A sudden reduction in scope might very well manifest itself as an economic depression. But, this time the underlying cause would not be financial, but rather the declining availability of a key resource. The results would be far-reaching. All of the new governments formed in the wake of the Soviet breakup including the Russian government found themselves disoriented and unprepared. Long settled trade, political and social arrangements were suddenly ripped away with nothing immediately available to replace them. The results have been nothing short of catastrophic for the average citizen.
In Russia, for example, male life expectancy plummeted from 64 to 57 years. It has recovered a bit and now hovers around 59. But, that number may soon be a memory as the AIDS epidemic overwhelms the dysfunctional public health system. Death rates from AIDS and other causes are skyrocketing. The blow to important public services, especially health services, has been so severe that demographers say that if death rates remain at this level and birth rates continue their current low trajectory of about 1.2 per woman (far below the 2.1 replacement rate), Russian population could fall 22 percent by 2050. Already, population has fallen by about 3 percent from a peak of more than 148 million in the early 1990s to about 143 million today.

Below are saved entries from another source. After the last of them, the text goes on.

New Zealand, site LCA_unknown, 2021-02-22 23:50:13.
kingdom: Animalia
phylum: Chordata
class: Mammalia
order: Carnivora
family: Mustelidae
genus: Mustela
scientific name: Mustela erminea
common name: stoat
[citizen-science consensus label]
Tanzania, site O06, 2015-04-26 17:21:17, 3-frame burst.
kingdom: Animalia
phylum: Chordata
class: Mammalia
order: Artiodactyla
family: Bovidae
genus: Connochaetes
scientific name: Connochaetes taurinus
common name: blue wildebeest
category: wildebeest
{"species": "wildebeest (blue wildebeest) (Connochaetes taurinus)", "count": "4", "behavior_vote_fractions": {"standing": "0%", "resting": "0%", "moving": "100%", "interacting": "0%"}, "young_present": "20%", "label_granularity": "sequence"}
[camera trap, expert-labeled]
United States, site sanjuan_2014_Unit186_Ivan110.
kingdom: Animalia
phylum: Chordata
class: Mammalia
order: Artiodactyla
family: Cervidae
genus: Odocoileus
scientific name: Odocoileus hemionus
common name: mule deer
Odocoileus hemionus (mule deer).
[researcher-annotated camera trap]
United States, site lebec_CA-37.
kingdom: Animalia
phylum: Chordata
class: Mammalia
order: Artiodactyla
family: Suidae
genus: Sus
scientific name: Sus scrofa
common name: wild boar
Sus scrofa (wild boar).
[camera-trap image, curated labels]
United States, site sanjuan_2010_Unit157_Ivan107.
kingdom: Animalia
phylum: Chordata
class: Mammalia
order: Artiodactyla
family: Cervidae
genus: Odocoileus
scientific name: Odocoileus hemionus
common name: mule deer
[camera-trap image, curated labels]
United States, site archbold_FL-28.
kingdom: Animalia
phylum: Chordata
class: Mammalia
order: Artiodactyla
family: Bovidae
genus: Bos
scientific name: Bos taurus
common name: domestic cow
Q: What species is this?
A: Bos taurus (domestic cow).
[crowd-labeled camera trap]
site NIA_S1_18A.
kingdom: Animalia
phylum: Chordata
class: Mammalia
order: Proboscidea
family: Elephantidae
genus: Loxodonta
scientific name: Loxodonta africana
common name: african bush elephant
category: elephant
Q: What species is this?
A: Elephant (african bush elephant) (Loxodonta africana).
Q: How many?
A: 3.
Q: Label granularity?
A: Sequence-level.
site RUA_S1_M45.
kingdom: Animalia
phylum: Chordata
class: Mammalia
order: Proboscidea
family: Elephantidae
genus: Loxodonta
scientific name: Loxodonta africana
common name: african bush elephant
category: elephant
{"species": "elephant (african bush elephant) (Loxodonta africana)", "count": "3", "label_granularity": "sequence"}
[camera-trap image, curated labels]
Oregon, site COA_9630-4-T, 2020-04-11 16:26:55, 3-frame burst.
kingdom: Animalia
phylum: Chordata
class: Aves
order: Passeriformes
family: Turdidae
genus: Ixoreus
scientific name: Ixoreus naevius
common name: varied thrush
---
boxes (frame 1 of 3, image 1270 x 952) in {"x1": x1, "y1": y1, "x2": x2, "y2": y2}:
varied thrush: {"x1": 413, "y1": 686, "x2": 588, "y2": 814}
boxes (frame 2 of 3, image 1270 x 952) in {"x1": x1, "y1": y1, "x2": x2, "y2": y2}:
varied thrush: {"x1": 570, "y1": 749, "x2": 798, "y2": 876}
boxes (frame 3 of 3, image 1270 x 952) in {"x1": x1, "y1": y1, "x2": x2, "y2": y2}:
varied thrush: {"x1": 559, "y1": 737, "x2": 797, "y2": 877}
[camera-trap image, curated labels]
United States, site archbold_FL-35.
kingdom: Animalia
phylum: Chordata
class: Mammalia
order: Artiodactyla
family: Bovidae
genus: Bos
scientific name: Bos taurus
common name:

Such is the power of a sudden reduction in scope that it not only undermines the economic well-being of those affected, but also ultimately the ability of their government and community institutions to cope with things most of us in wealthy industrialized nations take for granted.
There are, in addition, all manner of foreign policy implications--most of them, in this case, quite bad--when one empire crumbles while another lives on. But, what kind of mess would we find ourselves in should a sudden reduction in scope visit the entire globe, one precipitated by extremely high oil prices?
This is why those concerned about peak oil have been calling for the relocalization of economic life; this is why they have been saying that we have no time to lose. We need only look to Russia to see what they mean.